Biogenic amine metabolites in human lung tumor cells: Histochemical and mass-spectrographic demonstration

Three continuous cell lines isolated from small cell carcinoma of the lung (SCCL) have been examined for their ability to take up and metabolize the biogenic amine precursors, L-DOPA and 5-hydroxytryptophane (5-HTP). In two of the three lines formaldehyde-induced fluorescence (FIF) and mass-spectrographic analysis indicated specific uptake and metabolism of L-DOPA and 5-HTP.

Dopamine receptors in rat frontal cortex: pharmacological properties in vivo and in vitro.

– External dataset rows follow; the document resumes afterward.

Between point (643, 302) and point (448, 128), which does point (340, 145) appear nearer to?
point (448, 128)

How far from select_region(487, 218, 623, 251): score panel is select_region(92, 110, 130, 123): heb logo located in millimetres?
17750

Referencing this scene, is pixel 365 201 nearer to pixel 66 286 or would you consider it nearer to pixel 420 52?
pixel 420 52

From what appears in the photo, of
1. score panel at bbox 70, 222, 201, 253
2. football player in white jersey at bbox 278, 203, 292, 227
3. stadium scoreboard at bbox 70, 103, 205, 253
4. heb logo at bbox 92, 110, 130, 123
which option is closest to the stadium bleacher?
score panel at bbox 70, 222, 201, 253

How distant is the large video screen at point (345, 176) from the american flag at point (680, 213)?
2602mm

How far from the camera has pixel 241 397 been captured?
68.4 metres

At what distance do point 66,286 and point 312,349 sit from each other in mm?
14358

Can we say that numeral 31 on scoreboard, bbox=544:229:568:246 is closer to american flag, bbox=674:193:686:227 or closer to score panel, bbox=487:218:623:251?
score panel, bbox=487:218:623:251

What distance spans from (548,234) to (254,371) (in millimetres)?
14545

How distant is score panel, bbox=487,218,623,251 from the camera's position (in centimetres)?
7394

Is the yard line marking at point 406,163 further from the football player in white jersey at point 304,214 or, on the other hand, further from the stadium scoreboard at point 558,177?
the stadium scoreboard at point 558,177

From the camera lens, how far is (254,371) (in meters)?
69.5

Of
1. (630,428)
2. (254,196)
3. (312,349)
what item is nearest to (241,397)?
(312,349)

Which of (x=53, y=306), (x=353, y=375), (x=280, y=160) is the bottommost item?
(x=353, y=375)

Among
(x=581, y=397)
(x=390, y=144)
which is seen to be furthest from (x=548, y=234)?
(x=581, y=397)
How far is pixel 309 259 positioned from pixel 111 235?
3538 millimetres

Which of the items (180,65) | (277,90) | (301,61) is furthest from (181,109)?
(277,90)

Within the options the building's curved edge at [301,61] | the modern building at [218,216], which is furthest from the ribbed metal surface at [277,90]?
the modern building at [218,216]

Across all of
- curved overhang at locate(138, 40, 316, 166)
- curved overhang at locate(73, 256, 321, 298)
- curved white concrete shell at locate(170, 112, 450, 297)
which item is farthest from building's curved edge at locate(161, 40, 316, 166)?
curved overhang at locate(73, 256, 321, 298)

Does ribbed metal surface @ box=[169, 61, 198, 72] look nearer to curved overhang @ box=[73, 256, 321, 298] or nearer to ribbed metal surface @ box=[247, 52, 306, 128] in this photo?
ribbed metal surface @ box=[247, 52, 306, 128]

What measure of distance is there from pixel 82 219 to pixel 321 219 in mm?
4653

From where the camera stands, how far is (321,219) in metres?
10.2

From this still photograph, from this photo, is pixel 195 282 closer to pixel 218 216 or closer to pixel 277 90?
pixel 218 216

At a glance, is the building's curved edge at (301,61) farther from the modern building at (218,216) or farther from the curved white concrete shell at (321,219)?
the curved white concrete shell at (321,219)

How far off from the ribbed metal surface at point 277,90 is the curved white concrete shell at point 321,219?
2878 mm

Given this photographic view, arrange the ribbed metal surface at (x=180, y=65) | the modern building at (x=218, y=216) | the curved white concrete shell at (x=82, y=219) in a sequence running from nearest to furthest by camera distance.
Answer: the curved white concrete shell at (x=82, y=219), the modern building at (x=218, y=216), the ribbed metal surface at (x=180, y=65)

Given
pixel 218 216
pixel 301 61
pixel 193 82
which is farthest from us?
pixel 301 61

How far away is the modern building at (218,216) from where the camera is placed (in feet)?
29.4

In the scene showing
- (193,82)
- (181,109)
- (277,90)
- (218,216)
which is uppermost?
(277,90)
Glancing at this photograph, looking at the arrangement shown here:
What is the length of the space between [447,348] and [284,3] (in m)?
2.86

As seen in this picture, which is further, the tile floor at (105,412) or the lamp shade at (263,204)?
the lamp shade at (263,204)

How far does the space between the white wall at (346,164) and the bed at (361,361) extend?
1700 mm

Abstract The acute in vivo administration of several neuroleptic drugs drastically increased the content of dopamine metabolites in the caudate nucleus and frontal cortex of rats. In homogenates of the above brain regions, the same neuroleptics were potent antagonists of stereospecific 3H-spiroperidol binding, with minor differences in regional potency. Apomorphine was a significantly more potent inhibitor of 3H-spiroperidol binding in the caudate nucleus. Serotonin was more potent than dopamine in the frontal cortex and the reverse was true in the caudate nucleus. In both regions dopamine was 200–300 times more potent in displacing 3H-apomorphine binding than was serotonin.